**ZITIERTER TEXT:**
------------------------------------

Sofern sich demnach aus der Eintragungsbewilligung nicht ergibt, dass bei einer Teilung des herrschenden Grundstücks nicht die vorstehenden Grundsätze gelten, ist im Ergebnis daher davon auszugehen, dass die Dienstbarkeit den jeweiligen Eigentümern der neu vermessenen Teilgrundstücke als Gesamtberechtigte zusteht. Das Innenverhältnis der Berechtigten untereinander dürfte sich dabei entweder nach § 745 BGB oder § 1024 BGB analog richten, soweit bislang keine vorrangigen Vereinbarungen getroffen worden sind.

------------------------------------

**DATENSÄTZE:**
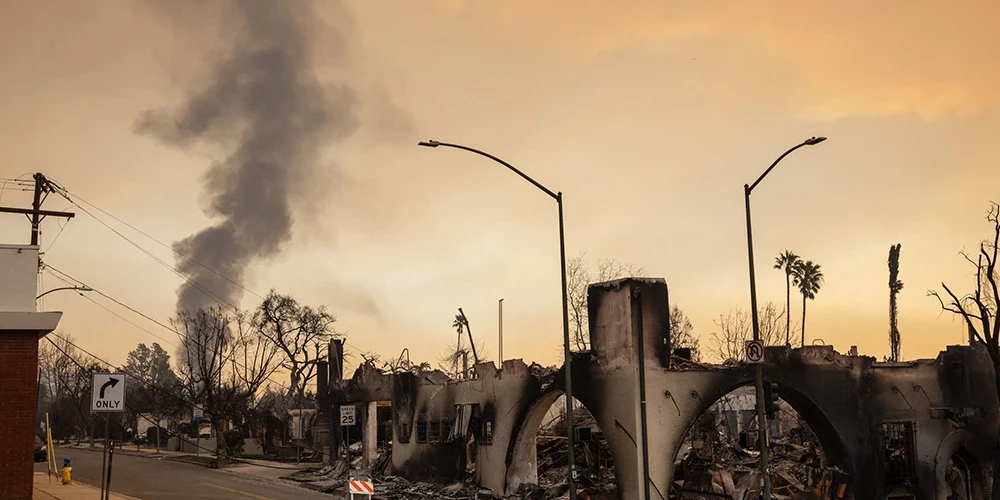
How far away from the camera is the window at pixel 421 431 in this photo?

------------------------------------

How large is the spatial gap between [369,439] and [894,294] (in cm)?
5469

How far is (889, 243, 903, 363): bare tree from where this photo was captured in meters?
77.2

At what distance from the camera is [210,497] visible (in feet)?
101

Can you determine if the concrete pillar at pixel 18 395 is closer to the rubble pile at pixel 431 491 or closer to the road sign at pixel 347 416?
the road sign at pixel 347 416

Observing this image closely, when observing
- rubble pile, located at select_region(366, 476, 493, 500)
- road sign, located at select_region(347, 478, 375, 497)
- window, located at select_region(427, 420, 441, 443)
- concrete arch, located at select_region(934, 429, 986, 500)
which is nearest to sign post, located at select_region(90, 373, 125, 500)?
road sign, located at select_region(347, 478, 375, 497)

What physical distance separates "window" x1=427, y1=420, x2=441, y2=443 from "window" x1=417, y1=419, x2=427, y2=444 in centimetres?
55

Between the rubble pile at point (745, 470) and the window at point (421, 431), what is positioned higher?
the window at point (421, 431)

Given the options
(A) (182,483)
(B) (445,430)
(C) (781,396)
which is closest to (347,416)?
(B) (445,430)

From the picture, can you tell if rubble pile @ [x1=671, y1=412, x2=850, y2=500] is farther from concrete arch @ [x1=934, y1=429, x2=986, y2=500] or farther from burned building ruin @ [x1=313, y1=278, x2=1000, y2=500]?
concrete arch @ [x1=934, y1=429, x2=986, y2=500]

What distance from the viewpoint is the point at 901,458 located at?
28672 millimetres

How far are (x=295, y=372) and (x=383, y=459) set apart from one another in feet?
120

------------------------------------

**GESTELLTE AUFGABE 1:** Wem steht laut dem Auszug zur Dienstbarkeit die Dienstbarkeit nach einer Teilung des herrschenden Grundstücks im Ergebnis zu?
**GESTELLTE AUFGABE 2:**
Stimmen die folgenden Aussagen mit dem Auszug zur Dienstbarkeit überein? Beantworte jede mit Ja oder Nein und belege sie mit den entscheidenden Worten des Auszugs als wörtlichem Zitat.
(a) Bei einer Teilung des herrschenden Grundstücks erlischt die Dienstbarkeit.
(b) Das Innenverhältnis der Berechtigten richtet sich ausschließlich nach § 1024 BGB.
(c) Vorrangige Vereinbarungen gehen der Regelung des Innenverhältnisses nach dem BGB vor.
**GESTELLTE AUFGABE 3:** Setze den Auszug zur Dienstbarkeit nach seinem letzten Satz fort.

**ERGEBNIS 1:** Den jeweiligen Eigentümern der neu vermessenen Teilgrundstücke als Gesamtberechtigte.

**ERGEBNIS 2:**
(a) Nein: „dass die Dienstbarkeit den jeweiligen Eigentümern der neu vermessenen Teilgrundstücke als Gesamtberechtigte zusteht“
(b) Nein: „entweder nach § 745 BGB oder § 1024 BGB analog“
(c) Ja: „soweit bislang keine vorrangigen Vereinbarungen getroffen worden sind“

**ERGEBNIS 3:**
2.    Rechtsfolgen für den Herrschvermerk / Löschungsanforderungen

Eine Grunddienstbarkeit wird am belasteten Grundstück (sog. dienendes Grundstück) eingetragen. Gem. § 9 Abs. 1 S. 1 GBO sind Grunddienstbarkeiten auf Antrag auch auf dem Blatt des herrschenden Grundstücks zu vermerken. Gem. § 9 Abs. 1 S. 2 GBO ist antragsberechtigt der Eigentümer des Grundstücks sowie jeder, dessen Zustimmung nach § 876 S. 2 BGB zur Aufhebung des Rechtes erforderlich ist.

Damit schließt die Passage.